#### Text section
▬▬▬

9261‑8429 Québec inc.

$75,324.18

Paid to Rousseau's corporation

289

January 17, 2013

9261‑8429 Québec inc.

$53,358.25

Paid to Rousseau's corporation

312

June 20, 2013

9261‑8429 Québec inc.

$25,989.79

Paid to Rousseau's corporation

330

October 18, 2013

Sylvie Ménard

$24,761.86

Work performed by Rousseau at the home of friends and paid by insurance. R. could not take the contract.

337

November 6, 2013

Benoit Beauséjour

$6,750

Work performed by Rousseau on behalf of the corporation

[33]  According to Mr. Juneau, the cheques bearing numbers 288, 289 and 312 were paid to Mr. Rousseau's corporation. These are large amounts that, according to Mr. Juneau, represent payments for subcontracts for the work performed at the Westin Hotel.

[34]  Mr. Juneau explains that in order to provide services to Mr. Rousseau's friends, Mr. Juneau cashed cheques for certain insurance files so that Mr. Rousseau's friends could obtain more money from their insurer. Mr. Juneau's business did not perform work; therefore, cheques were issued to Mr. Rousseau's friends to pay them the amounts received from the insurance companies. That is the situation for cheque number 330 in the amount of $24,761.86 payable to Sylvie Ménard and cheque number 337 in the amount of $6,750 payable to Benoît Beauséjour. However, Mr. Juneau filed no documentation, such as letters from the insurance companies, cheque stubs, insurance claims or invoices or contracts to confirm that he had received those amounts from the insurance companies. Furthermore, neither Robert Rousseau, nor Sylvie Ménard, nor Benoît Beauséjour testified to confirm those statements. In all honesty, I have great difficulty understanding Mr. Juneau's explanation.

[35]  With regard to the cheques bearing numbers 202, 224, 235, 260, 288, 289 and 312, Ms. Patrascu already examined this issue, and nearly all of those amounts were already allowed to the appellant. [8]

[36]  Mr. Juneau produced exhibits A‑6 and A‑7 for the years 2012 and 2013, respectively. Those two exhibits consist of bundles of invoices. Mr. Juneau tells us that all those invoices were paid. However, those invoices are not associated with any payments, either in cash or by cheque. Ms. Patrascu, in her report and working papers, already considered those invoices and disallowed them for the reasons she already explained. [9]

[37]  On cross‑examination, Mr. Juneau told us that he and Mr. Rousseau would keep rough accounting between them, but would discard it once the work was completed. Therefore, he retained no documents depicting the accounting he and Mr. Rousseau kept.

[38]  With regard to the other disallowed expenses, such as vehicle expenses, the appellant kept no invoices or other supporting documents for those expenses. Mr. Juneau does not know what happened to the expense invoices. The appellant has the burden of proving the validity of the claimed expenses. Without supporting documentation, it is impossible to justify those expenses. The claimed sums, such as for vehicle expenses, are large: $20,341 in 2012 and $7,952 in 2013. However, no vehicle was registered in the appellant's name in 2012, only in 2013. Mr. Juneau submits that all of the expenses claimed are attributable to vehicle expenses and were incurred for the purpose of earning income. The appellant provided no documents or records to support those expenses. Nevertheless, Ms. Patrascu allowed an estimated amount of vehicle expenses. Her assumptions and calculations are detailed in her report and working papers. [10] In my opinion, Ms. Patrascu's calculations are reasonable.

▬▬▬

#### Source data
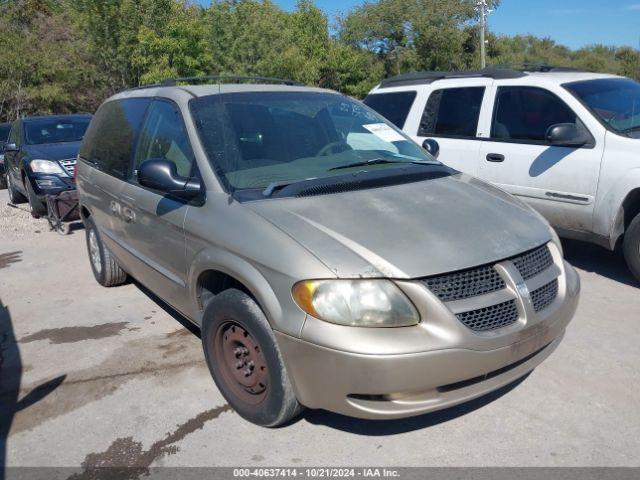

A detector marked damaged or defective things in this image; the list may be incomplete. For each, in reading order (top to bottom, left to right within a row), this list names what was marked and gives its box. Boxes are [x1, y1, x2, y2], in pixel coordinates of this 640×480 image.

rusty steel wheel [212, 322, 268, 404]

▬▬▬

#### Work instructions
1: How much was claimed in vehicle expenses for 2012, according to the court excerpt?
2: Write out the court excerpt from "[36]  Mr. Juneau produced" to "and Mr. Rousseau kept.", word for word.
The material after the court excerpt isn't needed here.

#### Your written answers
1: $20,341

2:
[36]  Mr. Juneau produced exhibits A‑6 and A‑7 for the years 2012 and 2013, respectively. Those two exhibits consist of bundles of invoices. Mr. Juneau tells us that all those invoices were paid. However, those invoices are not associated with any payments, either in cash or by cheque. Ms. Patrascu, in her report and working papers, already considered those invoices and disallowed them for the reasons she already explained. [9]

[37]  On cross‑examination, Mr. Juneau told us that he and Mr. Rousseau would keep rough accounting between them, but would discard it once the work was completed. Therefore, he retained no documents depicting the accounting he and Mr. Rousseau kept.